US Symbol Stories

Students tell the story of a US symbol from its perspective.

US Symbol Stories


Have you ever looked at your dog or cat and tried to figure out what they are thinking? This is called personification. After learning about important US symbols, you will become one of the symbols and share information about the history of the symbol and its importance.


Show your students symbols such as a heart or a skull and crossbones. Ask students to describe what they symbols look like and then tell you what they mean (love, poison danger, peace).

image of heart, poison symbol with skull and cross bones, and peace sign

Ask your class if they can find or name other symbols in the world around them. After students identify a symbol, ask them to talk about what the symbol means or represents. The goal is to get students to understand that we use visual symbols to represent ideas and communicate these ideas quickly.

Introduce students to important symbols in the United States, such as:

Liberty Bell
American flag
bald eagle
Washington Monument
Statue of Liberty
Uncle Sam
Gateway Arch
White House
Mount Rushmore

Use books, videos, and other resources with your students to help them identify a range of ways they can learn new information.

Create a word wall to help students identify and learn terms connected to their exploration. Depending on the age of your learners, your wall might include words like arch, statue, monument, freedom, and strength.


Read Norman Pearl’s The Great Seal of the United States. In this story, Ben Franklin tells the story of the Great Seal. After reading, and learning about the Great Seal, as well as a bit about the narrator, Benjamin Franklin, ask your students to imagine what the seal might have thought about Ben Franklin and the process it took to create the seal.

Assign a US symbol you have studied to each student in your class. Choose symbols you think will be of interest to each unique learner, as well as how accessible the information is to each student’s emerging reading level.

Have students complete an Empathy Map that shows what their symbol sees, hears, thinks, and feels.

When empathy maps are complete, it is time to begin telling their story.

Give students paper and crayons or a digital tool like Wixie and ask them to draw a picture of the symbol and write a story about it.

Depending on the age of your students, you may want to use sentence starters to support their writing, such as:

Refer back to words you collected earlier like freedom, strength, independence, and equality.


When work is done, celebrate learning and also take time to solidify and reflect on it. If learners have created a single page, display the pages in a US Symbols gallery. Print student work if you are creating a gallery in the classroom or collect them into a digital gallery on your classroom web page.

If students have created multiple pages, print their work as a booklet they can read on their own to build fluency. Tools like Wixie have built-in print options to print four pages of a project onto one sheet of paper, making it easy to fold into a booklet students can read and share with family and classmates.

If you are using Wixie, you can combine individual student pages together to form a class resource you can print, export to PDF, or embed or on your classroom web page.

If a student has included voice recording on their page, sharing the URL to the online version(s) means viewers can both read and listen to the story. You can also export the class book as an eBook, so students can read and enjoy on their iPads at home.


Use the contents of each student's empathy map to have specific conversations with each learner about what their symbol might see, hear, feel and think. Have a conversation with each student to make sure the information they have found is accurate for their symbol as well as the meaning it portrays.

Free checklist maker at

The final stories are great learning artifacts you can use as summative assessments, but the conversations you have during the process will provide a more complete picture of their learning. Ask students to explain their writing and illustrations as they are working. Prompt with questions about their story to encourage them to write and draw more detailed information.

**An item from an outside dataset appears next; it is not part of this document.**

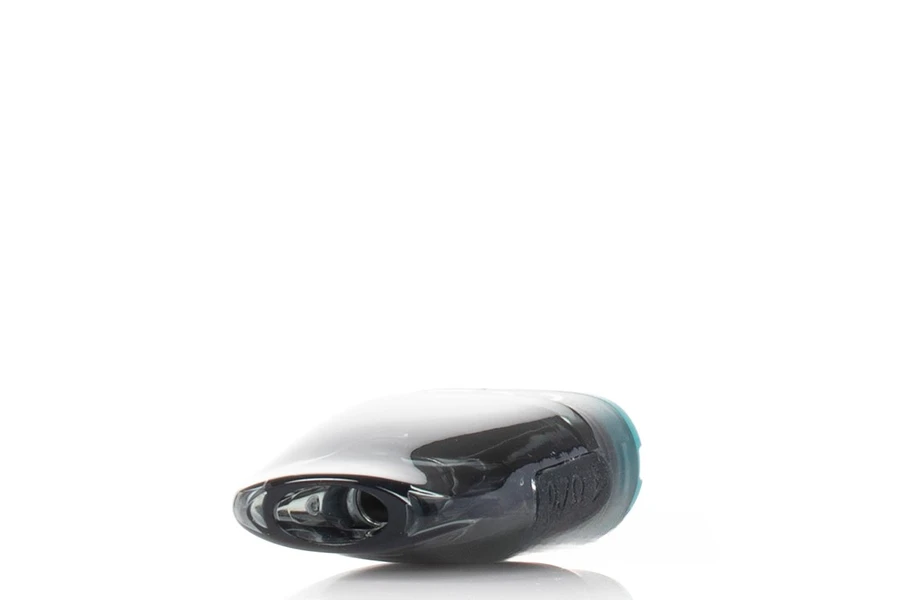 Voopoo Argus V2 Yedek Pod Üstten Dolum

If you aren’t face-to-face, take advantage of digital feedback options to motivate and support learners. Each student’s voice narration will give you insight into oral proficiency and reading fluency.


Melissa Ann Ferguson. American Symbols: What You Need to Know ISBN: 1515781275

Norman Pearl. The Great Seal of the United States ISBN: 1404822208

Library of Congress - Symbols of the United States

BrainPOP Jr. - US Symbols


Common Core State Standards


With prompting and support, describe the relationship between illustrations and the text in which they appear (e.g., what person, place, thing, or idea in the text an illustration depicts).


Distinguish between information provided by pictures or other illustrations and information provided by the words in a text.

ISTE Standards for Students

3. Knowledge Constructor
Students critically curate a variety of resources using digital tools to construct knowledge, produce creative artifacts and make meaningful learning experiences for themselves and others. Students:

b. evaluate the accuracy, perspective, credibility and relevance of information, media, data or other resources.

c. curate information from digital resources using a variety of tools and methods to create collections of artifacts that demonstrate meaningful connections or conclusions.

6. Creative Communicator
Students communicate clearly and express themselves creatively for a variety of purposes using the platforms, tools, styles, formats and digital media appropriate to their goals. Students:

a. choose the appropriate platforms and tools for meeting the desired objectives of their creation or communication.

b. create original works or responsibly repurpose or remix digital resources into new creations.

d. publish or present content that customizes the message and medium for their intended audiences.